Nature ハイライト

応用物理学:自己組織化するマイクロロボットを目指して

Nature 503, 7474

それぞれ数千の転がるコロイド粒子からなる2つの「群れ」が衝突する様子(重ね合わせ画像)。
それぞれ数千の転がるコロイド粒子からなる2つの「群れ」が衝突する様子(重ね合わせ画像)。 | 拡大する

Credit: Denis Bartolo, Antoine Bricard and Nicolas Desreumaux

自然界では、群を成す鳥から、群泳する魚や集団移動する細菌まで、あらゆるスケールの集団運動が観察される。しかし、そうした挙動を単純な物理モデルで捉えることは難しい。

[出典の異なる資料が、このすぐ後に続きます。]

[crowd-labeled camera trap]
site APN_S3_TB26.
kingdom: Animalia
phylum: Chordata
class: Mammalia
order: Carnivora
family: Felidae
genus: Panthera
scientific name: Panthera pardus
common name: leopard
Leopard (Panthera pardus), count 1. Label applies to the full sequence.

集団的挙動を示す人工的な「アクティブマター」系は、衝突に頼ることが多く、相互作用の記述が複雑になる。今回、D Bartoloたちは、自己推進型の転がる球体からなる類のない実験系を開発した。これらの球体は、自己組織化し、数百万個の集団になって一方向に動く。球体は単純な流体力学的相互作用を通して互いを「検知」するので、全てのパラメーターを容易に計算し調節できる。この研究は、均一な活動集団に安定な方向性運動をさせるには、個々のレベルでの純粋な物理的相互作用で十分であることを実証している。この系を用いれば、自然界での集団運動をモデル化したり、新しい自己組織化材料や集団移動するマイクロロボットを設計したりできる可能性がある。